Après quelques semaines de séjour à l'hôpital, ne
pouvant plus assurer ses anciennes fonctions de vicaire,
il devint l'aumônier de l'église universitaire Sainte
Anne, de 1979 à 1980.
Petit rappel:
c'est en octobre 1978 que Karol Wojtyła, Archevêque de
Cracovie fut élu pape et prit le nom de Jean-Paul II, à
l'âge de 58 ans.
Le
14 août 1980, les employés des chantiers navals de
Gdansk, ville portuaire située sur la mer Baltique, se
mirent en grève sous la conduite de Lech Walesa. Après
les accords de Gdansk, ces employés demandèrent à leur
Archevêque, le Cardinal Wyszynski, un prêtre pour
célébrer la messe. C'est le Père Popieluszko qui fut
choisi. C’est ainsi que le jeune abbé Popieluszko devint
un ardent défenseur de l’idéal du syndicat de
Solidarité, ou Solidarnosc, fondé par Lech Walesa.
Petite remarque :
Le syndicat Solidarnosc avait été fondé dans
l'illégalité. Ami de Lech Walesa, Jerzy Popieluszko
défendit les partisans du syndicat, s'inspirant de la
spiritualité du bienheureux Maximilien Kolbe.
Malheureusement, toujours aux ordres de l'URSS, donc du
parti communiste, le gouvernement polonais réagit et
proclama l'état de siège le 13 décembre 1981: toutes les
réunions furent interdites, à l'exception des messes. Le
Père Popieluszko continuera donc son ministère en
célébrant, tous les mois, une "messe pour la patrie"
dans la paroisse où il avait été affecté,
Saint-Stanislas-Kotska, dans la banlieue de Varsovie.
Jerzy Popiełuszko, au cours de ses messes mensuelles,
condamnait vigoureusement, dans ses homélies, le régime
en place. Ces célébrations mensuelles, qui attiraient
des milliers de fidèles, étaient très surveillées par la
police. Ces célébrations, diffusés dans tout le pays,
via Radio free Europe, se terminaient parfois par des
échauffourées car les policiers en civil n'hésitaient
pas à jouer les provocateurs. Pourtant, pratiquant
l'amour pour ses ennemis, le Père Popieluszko servait du
café chaud aux policiers chargés de le surveiller, lui
et les grévistes. Car le Père Popieluszko était
surveillé en permanence, et la presse communiste parlait
de lui comme d'un "prêtre qui célébrait des messes de
la haine".
En
automne 1983, une liste de 69 prêtres "extrémistes", sur
laquelle figurait le Père Popieluszko, liste établie par
le gouvernement du général Jaruzelski fut remise à
l'archevêque de Varsovie.
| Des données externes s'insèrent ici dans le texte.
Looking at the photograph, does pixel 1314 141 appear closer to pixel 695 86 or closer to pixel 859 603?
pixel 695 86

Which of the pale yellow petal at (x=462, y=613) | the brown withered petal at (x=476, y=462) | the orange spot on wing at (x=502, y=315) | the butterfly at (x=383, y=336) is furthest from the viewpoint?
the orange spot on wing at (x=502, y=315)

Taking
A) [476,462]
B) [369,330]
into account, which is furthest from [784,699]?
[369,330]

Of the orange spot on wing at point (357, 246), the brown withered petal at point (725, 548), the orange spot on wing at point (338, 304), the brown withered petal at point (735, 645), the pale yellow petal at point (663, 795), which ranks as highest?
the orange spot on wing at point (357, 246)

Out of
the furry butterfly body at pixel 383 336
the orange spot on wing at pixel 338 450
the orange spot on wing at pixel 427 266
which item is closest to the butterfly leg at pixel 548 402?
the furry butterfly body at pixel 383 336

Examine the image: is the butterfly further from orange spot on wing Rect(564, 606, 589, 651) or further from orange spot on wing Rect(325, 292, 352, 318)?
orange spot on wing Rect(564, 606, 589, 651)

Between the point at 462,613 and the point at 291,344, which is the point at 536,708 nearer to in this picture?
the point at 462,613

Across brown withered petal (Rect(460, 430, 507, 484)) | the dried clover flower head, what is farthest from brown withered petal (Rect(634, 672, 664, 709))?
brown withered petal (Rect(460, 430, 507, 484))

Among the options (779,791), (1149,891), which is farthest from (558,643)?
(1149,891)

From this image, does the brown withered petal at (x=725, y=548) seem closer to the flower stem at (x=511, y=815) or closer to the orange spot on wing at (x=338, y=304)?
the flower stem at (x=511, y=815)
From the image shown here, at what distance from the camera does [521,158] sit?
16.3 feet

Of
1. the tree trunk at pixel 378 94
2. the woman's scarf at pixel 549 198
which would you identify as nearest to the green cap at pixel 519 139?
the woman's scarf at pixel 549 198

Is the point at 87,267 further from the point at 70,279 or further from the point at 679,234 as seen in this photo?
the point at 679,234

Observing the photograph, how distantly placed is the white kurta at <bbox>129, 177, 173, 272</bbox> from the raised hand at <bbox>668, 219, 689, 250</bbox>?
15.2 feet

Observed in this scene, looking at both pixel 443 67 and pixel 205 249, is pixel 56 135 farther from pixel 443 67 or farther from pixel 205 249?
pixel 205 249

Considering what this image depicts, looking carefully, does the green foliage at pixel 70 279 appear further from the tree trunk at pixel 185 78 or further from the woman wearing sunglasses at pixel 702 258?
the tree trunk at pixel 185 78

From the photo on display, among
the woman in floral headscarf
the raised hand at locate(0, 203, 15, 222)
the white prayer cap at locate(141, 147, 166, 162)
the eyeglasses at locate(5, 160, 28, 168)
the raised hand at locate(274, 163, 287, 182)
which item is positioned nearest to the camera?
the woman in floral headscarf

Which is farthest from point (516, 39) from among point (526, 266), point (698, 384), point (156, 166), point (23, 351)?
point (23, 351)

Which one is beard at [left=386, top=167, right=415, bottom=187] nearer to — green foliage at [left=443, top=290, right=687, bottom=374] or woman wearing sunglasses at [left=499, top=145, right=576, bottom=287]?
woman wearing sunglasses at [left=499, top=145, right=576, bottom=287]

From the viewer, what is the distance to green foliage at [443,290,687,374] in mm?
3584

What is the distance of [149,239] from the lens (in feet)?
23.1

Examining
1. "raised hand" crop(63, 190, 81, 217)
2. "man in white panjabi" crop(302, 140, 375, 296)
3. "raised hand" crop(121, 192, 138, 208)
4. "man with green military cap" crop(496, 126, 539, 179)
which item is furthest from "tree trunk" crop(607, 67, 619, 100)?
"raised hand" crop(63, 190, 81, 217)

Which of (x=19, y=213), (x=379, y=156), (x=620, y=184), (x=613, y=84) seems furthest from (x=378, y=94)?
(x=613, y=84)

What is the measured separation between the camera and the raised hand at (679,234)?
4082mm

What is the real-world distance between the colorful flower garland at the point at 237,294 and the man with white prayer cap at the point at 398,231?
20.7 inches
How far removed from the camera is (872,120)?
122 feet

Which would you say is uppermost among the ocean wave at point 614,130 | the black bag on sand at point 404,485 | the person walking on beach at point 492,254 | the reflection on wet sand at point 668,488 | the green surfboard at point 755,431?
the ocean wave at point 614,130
Prière était faite au nouveau
Primat de Pologne de faire taire ces gêneurs en soutane.
La même année, Jerzy accusé de détention d'armes fut
arrêté par le service de sécurité, mais il est vite
relâché grâce à l'intervention du clergé. La nuit
suivante, quelqu'un déposa une grenade dans son
vestibule. Le Père échappa à cet attentat de justesse.
De janvier à avril 1984, le prêtre, "accusé d'abus de
sacerdoce" fut convoqué 13 fois par la milice. En
mars 1984, le Pape lui envoya un cadeau pour le
féliciter d'avoir osé critiquer une décision du
gouvernement communiste polonais qui interdisait les
crucifix dans les écoles. En conséquence, la police
politique organisa le 13 octobre 1984, un accident de
voiture pour le tuer mais Jerzy y échappa encore.
Cependant, les événements allaient se précipiter. Le 19
octobre 1984, au retour d'une visite pastorale à
Bydgoszcz, la voiture de l'ecclésiastique fut arrêtée
par un véhicule banalisé de la police en rase campagne,
à 160 km au nord-ouest de Varsovie, sous prétexte d’un
contrôle d’alcoolémie. Le père Popieluszko fut battu,
ligoté et jeté dans le coffre de la voiture de police.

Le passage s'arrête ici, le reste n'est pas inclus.